Kita menemukan keteladanan dari balik pagar dan tembok sekolah misalnya melalui judul-judul Berlarilah Zina, Pak Guru: untuk digugu dan ditiru, Sepenggal Kata-kata untuk Puisi, Habu, Harga Sebuah Rindu, dan Pulang yang terangkum dalam kumpulan cerpen (cerpen). Bisa juga mencicipi kerinduan di dalam puisi Dekap Malam di Dermaga, Aku Setitik Hujan, Senja di Pagi Buta, Merindu Dogiyai: Aku bisa apa? Termasuk kisah-kisah berwarna kearifan lokal seperti Gadis Kuasi, Kepiting Mata Merah, Tamu Utama sebuah Ritual. Masih ada judul-judul lain yang kesemuanya hasil olah rasa dan imajinasi.
“Sebab Indonesia tidak melulu itu-itu saja
Tidak hanya yang begitu-begitu saja
Ada ribuan jendela
Ada sisi lain yang jarang terjamah
Untuk mereka
Buku ini ada”
Sebanyak 290 halaman akan menemani petualangan seru pembaca jika pembaca tertarik mencicipi rasa tepi Indonesia.

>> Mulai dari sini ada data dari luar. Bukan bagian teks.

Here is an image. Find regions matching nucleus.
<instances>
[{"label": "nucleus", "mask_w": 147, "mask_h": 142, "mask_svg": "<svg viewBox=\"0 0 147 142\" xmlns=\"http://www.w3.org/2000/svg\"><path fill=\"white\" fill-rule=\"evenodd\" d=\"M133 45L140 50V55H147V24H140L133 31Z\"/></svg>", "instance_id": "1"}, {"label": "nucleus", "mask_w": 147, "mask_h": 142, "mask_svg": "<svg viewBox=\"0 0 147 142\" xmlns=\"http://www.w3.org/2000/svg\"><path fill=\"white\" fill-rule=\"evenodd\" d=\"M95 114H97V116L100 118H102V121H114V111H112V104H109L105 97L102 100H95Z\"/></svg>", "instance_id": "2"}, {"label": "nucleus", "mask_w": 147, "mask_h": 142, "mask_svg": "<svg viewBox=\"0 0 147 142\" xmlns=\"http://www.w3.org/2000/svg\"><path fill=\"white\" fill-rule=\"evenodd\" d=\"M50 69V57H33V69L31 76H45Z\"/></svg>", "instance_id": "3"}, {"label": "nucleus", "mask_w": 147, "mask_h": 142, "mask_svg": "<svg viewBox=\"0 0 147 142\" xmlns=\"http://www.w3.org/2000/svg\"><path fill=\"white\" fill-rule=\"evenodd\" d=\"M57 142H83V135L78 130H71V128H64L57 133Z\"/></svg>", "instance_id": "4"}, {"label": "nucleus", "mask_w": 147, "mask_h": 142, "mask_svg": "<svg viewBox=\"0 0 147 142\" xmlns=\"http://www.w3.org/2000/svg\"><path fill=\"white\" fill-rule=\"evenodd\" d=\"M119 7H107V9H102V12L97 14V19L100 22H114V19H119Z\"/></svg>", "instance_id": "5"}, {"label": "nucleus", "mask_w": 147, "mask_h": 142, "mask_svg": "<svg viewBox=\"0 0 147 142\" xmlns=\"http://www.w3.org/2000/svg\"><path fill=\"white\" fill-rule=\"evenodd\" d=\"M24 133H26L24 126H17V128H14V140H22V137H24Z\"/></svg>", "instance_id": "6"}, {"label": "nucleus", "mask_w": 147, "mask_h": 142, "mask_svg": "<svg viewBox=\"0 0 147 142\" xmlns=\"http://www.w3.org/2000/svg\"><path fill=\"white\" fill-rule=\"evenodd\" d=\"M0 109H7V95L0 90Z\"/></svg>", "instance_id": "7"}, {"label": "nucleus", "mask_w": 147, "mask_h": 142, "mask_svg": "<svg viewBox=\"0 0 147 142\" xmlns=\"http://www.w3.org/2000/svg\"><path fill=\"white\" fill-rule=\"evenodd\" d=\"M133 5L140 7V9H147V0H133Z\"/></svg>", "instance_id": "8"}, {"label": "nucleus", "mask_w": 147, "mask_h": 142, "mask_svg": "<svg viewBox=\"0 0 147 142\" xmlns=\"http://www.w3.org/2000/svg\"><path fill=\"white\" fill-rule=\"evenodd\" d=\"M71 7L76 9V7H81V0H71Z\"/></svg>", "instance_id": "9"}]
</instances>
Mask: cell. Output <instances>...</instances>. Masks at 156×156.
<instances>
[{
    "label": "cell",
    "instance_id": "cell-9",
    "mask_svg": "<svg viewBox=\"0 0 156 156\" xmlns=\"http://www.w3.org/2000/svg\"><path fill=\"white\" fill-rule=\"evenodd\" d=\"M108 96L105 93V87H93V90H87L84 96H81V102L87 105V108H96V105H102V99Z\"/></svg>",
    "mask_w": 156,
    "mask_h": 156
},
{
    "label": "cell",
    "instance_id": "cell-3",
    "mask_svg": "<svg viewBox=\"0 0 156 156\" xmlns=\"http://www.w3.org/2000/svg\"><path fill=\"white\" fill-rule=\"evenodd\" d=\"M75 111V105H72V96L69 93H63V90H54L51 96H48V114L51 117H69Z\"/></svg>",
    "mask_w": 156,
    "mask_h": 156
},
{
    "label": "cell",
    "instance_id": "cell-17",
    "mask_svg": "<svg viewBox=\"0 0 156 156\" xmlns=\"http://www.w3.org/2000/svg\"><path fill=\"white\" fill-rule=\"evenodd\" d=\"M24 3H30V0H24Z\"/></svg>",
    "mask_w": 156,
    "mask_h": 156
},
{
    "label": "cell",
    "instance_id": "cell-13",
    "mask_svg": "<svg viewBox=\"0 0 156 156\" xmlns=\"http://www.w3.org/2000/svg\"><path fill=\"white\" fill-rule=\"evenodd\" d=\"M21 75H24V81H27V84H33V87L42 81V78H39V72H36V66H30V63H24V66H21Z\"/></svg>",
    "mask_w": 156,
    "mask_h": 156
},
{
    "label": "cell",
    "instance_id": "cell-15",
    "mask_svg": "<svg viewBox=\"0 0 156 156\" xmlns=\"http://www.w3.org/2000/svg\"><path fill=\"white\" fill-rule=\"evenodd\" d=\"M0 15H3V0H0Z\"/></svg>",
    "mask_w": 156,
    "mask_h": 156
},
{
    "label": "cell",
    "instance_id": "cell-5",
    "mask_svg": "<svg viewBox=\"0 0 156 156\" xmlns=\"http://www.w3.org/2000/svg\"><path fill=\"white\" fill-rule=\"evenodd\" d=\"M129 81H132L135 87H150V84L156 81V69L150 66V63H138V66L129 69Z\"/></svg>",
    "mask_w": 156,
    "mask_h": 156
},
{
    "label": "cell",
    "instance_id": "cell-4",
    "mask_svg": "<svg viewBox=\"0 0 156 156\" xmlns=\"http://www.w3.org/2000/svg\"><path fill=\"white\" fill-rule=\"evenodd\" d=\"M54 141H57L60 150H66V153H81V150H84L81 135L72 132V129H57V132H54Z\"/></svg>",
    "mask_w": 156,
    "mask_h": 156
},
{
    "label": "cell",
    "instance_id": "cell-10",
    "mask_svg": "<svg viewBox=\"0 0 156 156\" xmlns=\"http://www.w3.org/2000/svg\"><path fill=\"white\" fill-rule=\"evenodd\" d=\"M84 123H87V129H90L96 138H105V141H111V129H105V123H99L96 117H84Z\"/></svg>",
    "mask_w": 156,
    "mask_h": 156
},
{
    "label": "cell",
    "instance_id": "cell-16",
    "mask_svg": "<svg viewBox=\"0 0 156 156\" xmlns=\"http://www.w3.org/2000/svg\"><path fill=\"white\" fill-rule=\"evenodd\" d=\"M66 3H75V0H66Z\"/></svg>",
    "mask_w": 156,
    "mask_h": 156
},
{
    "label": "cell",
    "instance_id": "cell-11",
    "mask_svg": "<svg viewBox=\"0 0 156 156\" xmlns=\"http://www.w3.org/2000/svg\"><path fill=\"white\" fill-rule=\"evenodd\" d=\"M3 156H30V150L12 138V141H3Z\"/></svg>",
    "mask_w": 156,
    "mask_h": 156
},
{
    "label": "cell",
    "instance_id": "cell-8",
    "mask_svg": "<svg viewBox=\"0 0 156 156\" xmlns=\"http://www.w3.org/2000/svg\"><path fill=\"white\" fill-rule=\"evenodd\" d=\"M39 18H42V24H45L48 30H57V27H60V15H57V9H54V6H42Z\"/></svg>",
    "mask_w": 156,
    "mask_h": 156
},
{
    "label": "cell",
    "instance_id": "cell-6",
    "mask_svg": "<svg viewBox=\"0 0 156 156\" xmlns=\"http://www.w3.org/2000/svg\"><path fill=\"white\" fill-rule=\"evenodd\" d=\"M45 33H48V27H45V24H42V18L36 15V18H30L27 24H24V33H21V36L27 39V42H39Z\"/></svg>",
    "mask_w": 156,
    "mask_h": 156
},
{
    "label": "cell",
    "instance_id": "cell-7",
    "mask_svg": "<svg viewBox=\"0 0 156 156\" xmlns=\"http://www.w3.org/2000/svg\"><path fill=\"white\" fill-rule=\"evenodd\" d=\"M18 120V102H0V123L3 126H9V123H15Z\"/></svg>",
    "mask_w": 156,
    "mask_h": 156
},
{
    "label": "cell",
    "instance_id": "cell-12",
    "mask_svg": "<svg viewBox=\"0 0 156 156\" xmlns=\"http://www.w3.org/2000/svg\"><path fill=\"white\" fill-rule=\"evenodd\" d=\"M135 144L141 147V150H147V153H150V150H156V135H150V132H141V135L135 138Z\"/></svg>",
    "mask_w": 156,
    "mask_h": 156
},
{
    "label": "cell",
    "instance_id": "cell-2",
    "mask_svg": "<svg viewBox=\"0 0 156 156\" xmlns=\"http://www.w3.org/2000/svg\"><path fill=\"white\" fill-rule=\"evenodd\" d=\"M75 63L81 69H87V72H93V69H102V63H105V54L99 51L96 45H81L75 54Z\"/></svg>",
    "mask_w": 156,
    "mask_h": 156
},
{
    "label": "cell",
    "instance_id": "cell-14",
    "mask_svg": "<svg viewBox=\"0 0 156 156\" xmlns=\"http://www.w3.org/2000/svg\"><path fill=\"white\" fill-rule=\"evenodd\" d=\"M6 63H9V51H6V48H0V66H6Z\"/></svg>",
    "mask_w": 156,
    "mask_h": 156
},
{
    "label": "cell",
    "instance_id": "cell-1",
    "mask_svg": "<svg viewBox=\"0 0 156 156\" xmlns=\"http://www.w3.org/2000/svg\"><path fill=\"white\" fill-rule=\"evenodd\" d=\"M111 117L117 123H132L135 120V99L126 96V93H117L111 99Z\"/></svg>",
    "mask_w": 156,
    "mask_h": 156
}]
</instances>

Tim penulis menggandeng penerbit Aglitera (Phoenix Publisher) untuk bisa menyajikan tampilan buku ini menjadi lebih menarik. Pada Januari 2019, cetakan pertama telah berhasil ludes terjual. Berbagai apresiasi muncul, salah satunya dalam wujud permintaan untuk dan pemesanan. Saat ini tim penulis tengah mengusahakan pemenuhan hasrat pembaca untuk melakukan cetakan berikutnya. Semoga Allah SWT membantu jalan kebaikan, berjuang lewat pena. Aamiin Yaa Robbal Alamin.
Ditulis oleh: Triwibowo Probo Sukarno, S.Pd., Gr.